Input for this task ::
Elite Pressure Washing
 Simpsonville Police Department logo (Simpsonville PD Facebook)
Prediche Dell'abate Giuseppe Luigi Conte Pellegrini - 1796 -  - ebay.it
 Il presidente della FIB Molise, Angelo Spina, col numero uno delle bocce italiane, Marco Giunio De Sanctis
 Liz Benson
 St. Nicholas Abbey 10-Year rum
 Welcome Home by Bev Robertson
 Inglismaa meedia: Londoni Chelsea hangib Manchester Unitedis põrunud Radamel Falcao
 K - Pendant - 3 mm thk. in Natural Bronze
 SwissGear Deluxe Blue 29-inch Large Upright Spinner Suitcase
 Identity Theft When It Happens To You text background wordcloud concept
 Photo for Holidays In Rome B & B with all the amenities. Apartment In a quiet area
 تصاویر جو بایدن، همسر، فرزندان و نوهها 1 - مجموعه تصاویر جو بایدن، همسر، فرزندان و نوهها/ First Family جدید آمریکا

What you are asked to do ::
Copy all the entries exactly.

Response box ::
Elite Pressure Washing
 Simpsonville Police Department logo (Simpsonville PD Facebook)
Prediche Dell'abate Giuseppe Luigi Conte Pellegrini - 1796 -  - ebay.it
 Il presidente della FIB Molise, Angelo Spina, col numero uno delle bocce italiane, Marco Giunio De Sanctis
 Liz Benson
 St. Nicholas Abbey 10-Year rum
 Welcome Home by Bev Robertson
 Inglismaa meedia: Londoni Chelsea hangib Manchester Unitedis põrunud Radamel Falcao
 K - Pendant - 3 mm thk. in Natural Bronze
 SwissGear Deluxe Blue 29-inch Large Upright Spinner Suitcase
 Identity Theft When It Happens To You text background wordcloud concept
 Photo for Holidays In Rome B & B with all the amenities. Apartment In a quiet area
 تصاویر جو بایدن، همسر، فرزندان و نوهها 1 - مجموعه تصاویر جو بایدن، همسر، فرزندان و نوهها/ First Family جدید آمریکا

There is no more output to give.